Main Article Content

Clustering Based Approach for Ground Truth Inference in Crowdsourced Data


Victor T. Odumuyiwa
Anurika Umeanozie
Oladipupo Sennaike
Olubukola Adekola
Babatunde Sawyerr
Ebun Fasina

Abstract

Crowdsourcing provides a means of gathering data from the public in order to infer what the ground truth label of an unfamiliar entity is. Such data are not used for decision making in their raw form until further processing is done to infer ground truth from the crowdsourced data.  This paper presents a detailed comparative analysis of the ground truth inference ability of three clustering algorithms on crowd sourced datasets with different experimental scenarios (Initializing centroids and extracting class labels). The algorithms include, the self-organizing maps, the k-means and the expectation maximization clustering algorithm. The approach used entails generating a new dataset containing the probability distributions of the class predictions for each example in the noisy dataset, then clustering the data points using the generated probability features in order to infer their class labels. The three algorithms were implemented and compared with the Majority voting   algorithm on the different datasets used in this research. The datasets used are Adult2, weather sentiments, emotion, valence5 and employee review dataset Four possible experimental scenarios for inferring the ground truth label from the curated dataset were analysed.
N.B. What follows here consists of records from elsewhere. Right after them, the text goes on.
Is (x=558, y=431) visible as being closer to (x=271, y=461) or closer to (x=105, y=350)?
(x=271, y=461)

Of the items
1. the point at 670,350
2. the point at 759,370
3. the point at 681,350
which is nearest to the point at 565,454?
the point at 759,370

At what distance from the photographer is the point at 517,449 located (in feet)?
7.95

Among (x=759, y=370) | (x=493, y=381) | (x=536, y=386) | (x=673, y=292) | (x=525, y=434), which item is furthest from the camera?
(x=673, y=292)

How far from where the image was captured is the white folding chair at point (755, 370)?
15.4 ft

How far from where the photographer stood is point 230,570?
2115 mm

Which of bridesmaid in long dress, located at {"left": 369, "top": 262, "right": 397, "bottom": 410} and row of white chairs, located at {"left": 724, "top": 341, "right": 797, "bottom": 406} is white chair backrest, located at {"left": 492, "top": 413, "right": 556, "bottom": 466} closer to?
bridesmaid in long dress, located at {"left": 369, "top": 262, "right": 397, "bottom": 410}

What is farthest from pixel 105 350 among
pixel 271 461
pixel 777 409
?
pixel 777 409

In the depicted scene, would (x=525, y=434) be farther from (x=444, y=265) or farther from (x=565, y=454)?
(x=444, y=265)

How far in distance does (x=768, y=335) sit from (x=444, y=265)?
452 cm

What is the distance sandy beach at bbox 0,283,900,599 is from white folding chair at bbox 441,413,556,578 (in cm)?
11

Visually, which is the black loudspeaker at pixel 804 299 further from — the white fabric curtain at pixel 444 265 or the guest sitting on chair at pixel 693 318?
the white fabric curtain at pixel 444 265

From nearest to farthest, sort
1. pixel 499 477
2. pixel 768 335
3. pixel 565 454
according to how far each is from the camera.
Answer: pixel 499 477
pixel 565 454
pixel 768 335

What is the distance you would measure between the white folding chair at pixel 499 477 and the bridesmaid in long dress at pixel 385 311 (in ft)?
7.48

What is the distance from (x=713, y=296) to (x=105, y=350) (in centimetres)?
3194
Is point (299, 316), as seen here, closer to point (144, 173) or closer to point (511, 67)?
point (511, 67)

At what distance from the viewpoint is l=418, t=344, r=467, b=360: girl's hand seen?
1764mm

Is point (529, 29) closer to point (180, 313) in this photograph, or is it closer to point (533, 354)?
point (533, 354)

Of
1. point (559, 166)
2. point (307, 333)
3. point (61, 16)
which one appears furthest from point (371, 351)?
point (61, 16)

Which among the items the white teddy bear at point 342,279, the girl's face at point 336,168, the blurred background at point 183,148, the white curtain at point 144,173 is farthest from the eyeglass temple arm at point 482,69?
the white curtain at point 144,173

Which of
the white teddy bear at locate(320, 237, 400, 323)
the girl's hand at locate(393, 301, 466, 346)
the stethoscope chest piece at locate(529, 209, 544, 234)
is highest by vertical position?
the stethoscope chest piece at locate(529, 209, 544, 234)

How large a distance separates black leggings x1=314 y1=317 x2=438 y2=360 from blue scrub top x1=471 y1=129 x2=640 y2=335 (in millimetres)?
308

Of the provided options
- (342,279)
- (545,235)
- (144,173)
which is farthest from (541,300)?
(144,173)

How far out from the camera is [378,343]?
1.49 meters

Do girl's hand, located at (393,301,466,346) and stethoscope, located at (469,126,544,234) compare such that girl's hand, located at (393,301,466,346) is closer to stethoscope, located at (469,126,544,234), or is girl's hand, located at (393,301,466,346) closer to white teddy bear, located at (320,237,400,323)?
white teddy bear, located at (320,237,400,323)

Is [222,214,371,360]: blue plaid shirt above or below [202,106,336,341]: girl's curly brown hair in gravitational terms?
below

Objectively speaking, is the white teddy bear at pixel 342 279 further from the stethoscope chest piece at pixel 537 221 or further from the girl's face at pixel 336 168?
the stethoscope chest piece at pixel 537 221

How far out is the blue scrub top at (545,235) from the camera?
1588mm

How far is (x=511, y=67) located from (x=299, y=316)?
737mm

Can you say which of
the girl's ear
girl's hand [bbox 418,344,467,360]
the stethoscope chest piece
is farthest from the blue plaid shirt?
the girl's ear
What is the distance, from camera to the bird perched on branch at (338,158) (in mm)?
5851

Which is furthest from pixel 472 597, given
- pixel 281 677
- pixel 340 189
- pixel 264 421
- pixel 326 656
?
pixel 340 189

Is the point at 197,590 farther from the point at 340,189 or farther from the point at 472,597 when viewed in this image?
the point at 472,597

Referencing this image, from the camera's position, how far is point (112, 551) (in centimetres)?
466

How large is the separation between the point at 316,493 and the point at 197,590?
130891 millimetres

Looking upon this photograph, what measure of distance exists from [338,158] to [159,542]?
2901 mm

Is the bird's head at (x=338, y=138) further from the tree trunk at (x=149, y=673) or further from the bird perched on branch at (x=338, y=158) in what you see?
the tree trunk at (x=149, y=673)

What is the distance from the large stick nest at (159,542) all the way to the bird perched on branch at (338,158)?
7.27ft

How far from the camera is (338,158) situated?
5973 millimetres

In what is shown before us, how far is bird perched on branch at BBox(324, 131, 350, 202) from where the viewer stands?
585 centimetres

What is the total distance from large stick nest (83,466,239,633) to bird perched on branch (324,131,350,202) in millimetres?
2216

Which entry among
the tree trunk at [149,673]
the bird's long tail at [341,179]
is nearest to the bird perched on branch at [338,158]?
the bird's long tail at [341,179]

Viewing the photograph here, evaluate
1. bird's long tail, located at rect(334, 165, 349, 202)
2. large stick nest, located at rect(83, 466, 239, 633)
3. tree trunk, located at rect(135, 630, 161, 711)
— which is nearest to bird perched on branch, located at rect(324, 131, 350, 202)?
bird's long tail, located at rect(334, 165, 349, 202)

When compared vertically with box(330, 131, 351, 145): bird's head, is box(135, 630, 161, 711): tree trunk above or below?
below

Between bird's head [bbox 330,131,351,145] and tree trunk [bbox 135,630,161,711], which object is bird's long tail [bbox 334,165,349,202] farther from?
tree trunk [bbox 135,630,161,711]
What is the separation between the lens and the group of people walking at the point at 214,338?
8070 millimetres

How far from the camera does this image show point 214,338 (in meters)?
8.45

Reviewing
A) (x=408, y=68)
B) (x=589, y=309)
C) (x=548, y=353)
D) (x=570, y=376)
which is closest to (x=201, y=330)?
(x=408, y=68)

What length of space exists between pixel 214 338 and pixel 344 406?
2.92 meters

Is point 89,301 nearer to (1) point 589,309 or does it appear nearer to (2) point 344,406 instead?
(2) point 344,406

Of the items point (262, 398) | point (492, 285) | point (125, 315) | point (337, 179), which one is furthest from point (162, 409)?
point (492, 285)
The first scenario makes use of the clustering algorithm alone relying on the inner workings of the algorithm to predict the ground truth, while the second scenario makes use of an extract class label mechanism where the ground truth label was inferred by performing a further analysis on the clusters provided by the algorithm. In the third scenario, the centroids of the clustering algorithm were pre-initialized by setting the maximum value in each class from the curated data as a centroid, where centroid might mean something different relative to the particular algorithm. The fourth experimental scenario is a combination of the second and third scenario. Experimental results show that the self-organizing map (SOM) performs best across all the datasets when the weights of the units in the SOM are pre-initialized. SOM had the best performance on the weather sentiments dataset recording 92.49% accuracy and ROC AUC score of 0.88. It also recorded the best overall average accuracy of 50.2% and ROC AUC score of 0.59365 across all the datasets.